↓
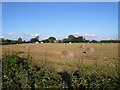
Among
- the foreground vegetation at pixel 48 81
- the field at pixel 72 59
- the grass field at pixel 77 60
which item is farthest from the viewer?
the field at pixel 72 59

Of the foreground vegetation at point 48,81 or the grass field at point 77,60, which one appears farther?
the grass field at point 77,60

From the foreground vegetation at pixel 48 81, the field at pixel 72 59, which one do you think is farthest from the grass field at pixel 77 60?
the foreground vegetation at pixel 48 81

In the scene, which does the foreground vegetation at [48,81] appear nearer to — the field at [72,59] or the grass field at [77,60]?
the grass field at [77,60]

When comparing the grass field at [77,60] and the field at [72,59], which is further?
the field at [72,59]

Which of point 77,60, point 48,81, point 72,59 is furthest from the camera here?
point 72,59

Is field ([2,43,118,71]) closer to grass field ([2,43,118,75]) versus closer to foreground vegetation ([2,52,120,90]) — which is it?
grass field ([2,43,118,75])

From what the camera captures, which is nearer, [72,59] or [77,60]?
[77,60]

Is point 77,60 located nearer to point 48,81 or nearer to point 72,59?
point 72,59

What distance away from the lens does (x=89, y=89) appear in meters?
3.64

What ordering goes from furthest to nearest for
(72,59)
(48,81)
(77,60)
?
(72,59) < (77,60) < (48,81)

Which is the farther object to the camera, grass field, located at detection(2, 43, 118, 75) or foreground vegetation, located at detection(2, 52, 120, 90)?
grass field, located at detection(2, 43, 118, 75)

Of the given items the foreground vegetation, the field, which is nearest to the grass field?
the field

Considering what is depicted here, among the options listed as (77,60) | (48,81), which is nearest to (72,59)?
(77,60)

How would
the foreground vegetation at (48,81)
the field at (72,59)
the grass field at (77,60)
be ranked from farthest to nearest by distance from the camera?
the field at (72,59) → the grass field at (77,60) → the foreground vegetation at (48,81)
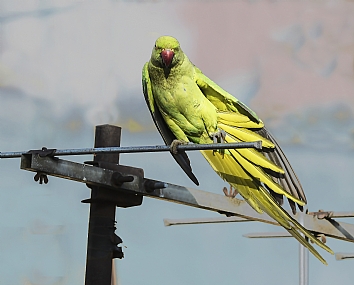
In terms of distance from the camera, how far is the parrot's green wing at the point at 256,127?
2.68 metres

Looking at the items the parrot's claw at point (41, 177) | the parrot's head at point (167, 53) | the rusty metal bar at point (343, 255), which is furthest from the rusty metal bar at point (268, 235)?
the parrot's claw at point (41, 177)

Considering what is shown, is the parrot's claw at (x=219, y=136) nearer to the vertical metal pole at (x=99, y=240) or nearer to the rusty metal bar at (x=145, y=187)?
the rusty metal bar at (x=145, y=187)

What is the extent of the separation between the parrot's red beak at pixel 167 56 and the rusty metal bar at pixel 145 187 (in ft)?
2.87

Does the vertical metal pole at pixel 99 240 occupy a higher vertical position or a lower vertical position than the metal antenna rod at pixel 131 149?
lower

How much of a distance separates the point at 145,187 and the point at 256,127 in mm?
893

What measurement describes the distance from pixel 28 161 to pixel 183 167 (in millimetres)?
1227

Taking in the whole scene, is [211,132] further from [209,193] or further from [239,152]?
[209,193]

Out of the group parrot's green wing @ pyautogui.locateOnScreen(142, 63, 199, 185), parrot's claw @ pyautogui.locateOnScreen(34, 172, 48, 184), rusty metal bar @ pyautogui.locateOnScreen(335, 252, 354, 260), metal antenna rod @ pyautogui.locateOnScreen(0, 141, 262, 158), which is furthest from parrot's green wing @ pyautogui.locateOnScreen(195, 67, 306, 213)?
rusty metal bar @ pyautogui.locateOnScreen(335, 252, 354, 260)

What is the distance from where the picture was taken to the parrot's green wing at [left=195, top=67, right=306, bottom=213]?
8.80ft

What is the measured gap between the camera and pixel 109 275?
6.98 ft

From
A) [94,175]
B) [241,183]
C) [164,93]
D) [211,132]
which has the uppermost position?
[164,93]

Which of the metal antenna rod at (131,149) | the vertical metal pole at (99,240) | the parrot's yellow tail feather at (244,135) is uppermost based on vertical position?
the parrot's yellow tail feather at (244,135)

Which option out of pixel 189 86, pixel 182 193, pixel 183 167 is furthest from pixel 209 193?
pixel 189 86

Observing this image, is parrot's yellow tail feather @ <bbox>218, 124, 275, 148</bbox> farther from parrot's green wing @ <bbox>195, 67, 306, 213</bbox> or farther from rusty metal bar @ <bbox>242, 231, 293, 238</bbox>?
↑
**Task to complete**
Copy each line in full and exactly, omitting any picture.

**Output**
Among
- the foreground vegetation at pixel 48 81
- the field at pixel 72 59
- the grass field at pixel 77 60
which item is farthest from the viewer?
the field at pixel 72 59

Of the foreground vegetation at point 48,81 or the grass field at point 77,60, which one appears farther?
the grass field at point 77,60

From the foreground vegetation at pixel 48 81, the field at pixel 72 59, which one do you think is farthest from the grass field at pixel 77 60?
the foreground vegetation at pixel 48 81

In the scene, which does the foreground vegetation at [48,81] appear nearer to — the field at [72,59] or the grass field at [77,60]?
the grass field at [77,60]

When comparing the grass field at [77,60] and the field at [72,59], which is further?
the field at [72,59]

Which of point 77,60, point 48,81, point 72,59 is furthest from the camera here?
point 72,59

Is field ([2,43,118,71]) closer to grass field ([2,43,118,75]) versus closer to foreground vegetation ([2,52,120,90]) — which is it?
grass field ([2,43,118,75])

From what the camera captures, which is nearer, [72,59] or [77,60]?
[77,60]

Is point 77,60 located nearer to point 48,81 or nearer to point 72,59?
point 72,59

What distance away from the lens does (x=89, y=89) appear in meters?
3.64

What ordering goes from furthest to nearest for
(72,59)
(48,81)
(77,60)
?
(72,59) < (77,60) < (48,81)

Which is the farther object to the camera, grass field, located at detection(2, 43, 118, 75) or foreground vegetation, located at detection(2, 52, 120, 90)?
grass field, located at detection(2, 43, 118, 75)

Of the given items the foreground vegetation, the field, which is nearest to the grass field?
the field

Considering what is depicted here, among the options listed as (77,60) | (48,81), which is nearest to (72,59)?
(77,60)

How would
the foreground vegetation at (48,81)
the field at (72,59)
the grass field at (77,60)
be ranked from farthest to nearest by distance from the camera?
the field at (72,59) → the grass field at (77,60) → the foreground vegetation at (48,81)
In terms of distance from the camera, how far is the parrot's green wing at the point at 256,127?
2.68 metres

Looking at the items the parrot's claw at point (41, 177) | the parrot's head at point (167, 53) | the rusty metal bar at point (343, 255), which is furthest from the rusty metal bar at point (268, 235)?
the parrot's claw at point (41, 177)

Considering what is shown, is the parrot's claw at (x=219, y=136) nearer to the vertical metal pole at (x=99, y=240) or nearer to the rusty metal bar at (x=145, y=187)?
the rusty metal bar at (x=145, y=187)

What is the extent of the separation between the parrot's red beak at pixel 167 56 and the rusty metal bar at pixel 145 187 (in ft)?
2.87

Does the vertical metal pole at pixel 99 240 occupy a higher vertical position or a lower vertical position than the metal antenna rod at pixel 131 149?
lower

How much of a distance separates the point at 145,187 and the point at 256,127 in mm?
893

What measurement describes the distance from pixel 28 161 to pixel 183 167 (in millimetres)?
1227

Taking in the whole scene, is [211,132] further from [209,193] or further from [239,152]?
[209,193]

Out of the group parrot's green wing @ pyautogui.locateOnScreen(142, 63, 199, 185), parrot's claw @ pyautogui.locateOnScreen(34, 172, 48, 184), rusty metal bar @ pyautogui.locateOnScreen(335, 252, 354, 260), metal antenna rod @ pyautogui.locateOnScreen(0, 141, 262, 158), which is furthest from parrot's green wing @ pyautogui.locateOnScreen(195, 67, 306, 213)?
rusty metal bar @ pyautogui.locateOnScreen(335, 252, 354, 260)

What is the distance from where the picture was taken to the parrot's green wing at [left=195, top=67, right=306, bottom=213]?
8.80ft

What is the measured gap between the camera and pixel 109 275?
6.98 ft

From
A) [94,175]
B) [241,183]
C) [164,93]
D) [211,132]
which has the uppermost position?
[164,93]

Which of the metal antenna rod at (131,149) | the vertical metal pole at (99,240) | the parrot's yellow tail feather at (244,135) is uppermost based on vertical position?
the parrot's yellow tail feather at (244,135)

Which option out of pixel 189 86, pixel 182 193, pixel 183 167 is furthest from pixel 209 193?
pixel 189 86

Observing this image, is parrot's yellow tail feather @ <bbox>218, 124, 275, 148</bbox> farther from parrot's green wing @ <bbox>195, 67, 306, 213</bbox> or farther from rusty metal bar @ <bbox>242, 231, 293, 238</bbox>?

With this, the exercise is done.